• [READING TEXT]:
——
Flights had to be rerouted north over Greenland or south over Spain to avoid the 1,200-miles (2,000-kilometer)-long cloud stretching from Iceland to northern Spain, Eurocontrol said. This will increase flying times by about an hour in either direction.

"We assume that basically most of the trans-Atlantic flights will have to be rerouted on Saturday," Eurocontrol spokeswoman Kyla Evans said. "We expect substantial delays because of that."

Approximately 600 airliners make the oceanic crossing every day. Around 40 percent will be rerouted southward and the rest will skirt Iceland from the north.

The plume of ash also forced the closure of 15 airports in northern Spain on Saturday and is expected to expand into southern France during the day, carried along by Atlantic winds. Spain's Madrid airport was expected to remain open, but its other main international airport in Barcelona was closed.
——
• [LISTED RECORDS]:
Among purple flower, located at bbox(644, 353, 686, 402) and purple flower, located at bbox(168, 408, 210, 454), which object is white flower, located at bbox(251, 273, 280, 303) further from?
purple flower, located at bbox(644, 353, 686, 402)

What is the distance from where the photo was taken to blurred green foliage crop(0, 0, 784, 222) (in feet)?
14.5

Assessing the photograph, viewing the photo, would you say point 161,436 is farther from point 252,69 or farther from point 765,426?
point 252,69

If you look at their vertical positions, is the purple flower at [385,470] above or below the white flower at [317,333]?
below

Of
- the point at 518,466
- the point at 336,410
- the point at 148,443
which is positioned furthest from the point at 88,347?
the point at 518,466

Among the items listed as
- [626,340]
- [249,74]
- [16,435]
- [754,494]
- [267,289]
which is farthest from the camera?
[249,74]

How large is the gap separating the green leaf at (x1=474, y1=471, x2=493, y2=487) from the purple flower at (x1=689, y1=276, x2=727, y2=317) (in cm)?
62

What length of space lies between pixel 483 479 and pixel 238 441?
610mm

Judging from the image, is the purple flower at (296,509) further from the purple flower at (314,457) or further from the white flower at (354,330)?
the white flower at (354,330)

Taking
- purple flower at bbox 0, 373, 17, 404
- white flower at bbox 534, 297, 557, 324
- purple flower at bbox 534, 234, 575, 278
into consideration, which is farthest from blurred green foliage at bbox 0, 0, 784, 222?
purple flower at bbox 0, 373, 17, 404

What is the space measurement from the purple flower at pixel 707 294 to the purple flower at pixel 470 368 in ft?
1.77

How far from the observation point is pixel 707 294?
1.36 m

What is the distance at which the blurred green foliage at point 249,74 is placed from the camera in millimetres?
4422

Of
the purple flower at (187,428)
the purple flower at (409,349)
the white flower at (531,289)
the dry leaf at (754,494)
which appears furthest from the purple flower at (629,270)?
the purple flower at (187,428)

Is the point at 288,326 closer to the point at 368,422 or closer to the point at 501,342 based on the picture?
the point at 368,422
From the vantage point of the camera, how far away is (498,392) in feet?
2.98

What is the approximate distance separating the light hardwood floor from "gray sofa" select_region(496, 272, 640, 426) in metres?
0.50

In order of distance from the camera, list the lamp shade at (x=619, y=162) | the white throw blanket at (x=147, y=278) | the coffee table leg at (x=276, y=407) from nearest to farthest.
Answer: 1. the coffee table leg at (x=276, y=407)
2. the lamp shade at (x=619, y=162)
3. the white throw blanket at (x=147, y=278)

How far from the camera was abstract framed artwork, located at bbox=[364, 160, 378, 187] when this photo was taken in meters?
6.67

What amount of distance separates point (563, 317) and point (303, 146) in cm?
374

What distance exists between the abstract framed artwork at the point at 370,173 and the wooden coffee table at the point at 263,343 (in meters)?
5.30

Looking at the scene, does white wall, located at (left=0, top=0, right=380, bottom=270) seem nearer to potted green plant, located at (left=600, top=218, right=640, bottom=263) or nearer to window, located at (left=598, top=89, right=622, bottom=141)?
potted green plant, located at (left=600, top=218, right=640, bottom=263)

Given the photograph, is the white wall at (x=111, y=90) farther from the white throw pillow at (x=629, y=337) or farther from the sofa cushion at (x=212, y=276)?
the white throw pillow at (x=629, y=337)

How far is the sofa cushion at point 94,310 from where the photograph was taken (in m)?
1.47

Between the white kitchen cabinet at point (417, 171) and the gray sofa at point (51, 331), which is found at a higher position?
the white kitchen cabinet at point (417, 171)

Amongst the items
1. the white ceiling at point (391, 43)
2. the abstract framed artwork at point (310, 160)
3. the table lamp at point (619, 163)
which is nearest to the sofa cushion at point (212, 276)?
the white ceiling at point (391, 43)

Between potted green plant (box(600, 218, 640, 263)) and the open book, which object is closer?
——
• [GIVEN TASK]:
Write what follows the last sentence of the passage about the ash cloud and rerouted flights.

• [ANSWER TO THIS EXERCISE]:
Just over 100 flights were canceled at mainland Portugal's three international airports on Saturday because of the ash cloud, the national airport authority ANA said.

Aer Lingus canceled flights from the United States to Dublin, citing the exceptionally circuitous routes to get around the cloud.

"During the day, the area affected by volcanic ash is expected to extend from Iceland, south to Portugal and possibly as far east as Barcelona and Marseille," a Eurocontrol advisory said.

But relief appeared to be on the way, because meteorological charts showed that the area of predicted high ash concentration may move westward into the ocean — away from the Spanish and Portuguese coasts — on Saturday night.

In Paris, Jerome Lecou, an engineer with the national weather service Meteo France, said that the Civil Aviation authority was doing a flight evaluation with an aircraft equipped with sounding devices to gather a maximum of information in order to determine whether the closure of some airports may be warranted.

He said it remained unclear whether the annual Cannes Film festival which opens Wednesday would be affected by the flight disruptions. Normally, stars, journalists and fans descend in hordes on the Riviera site.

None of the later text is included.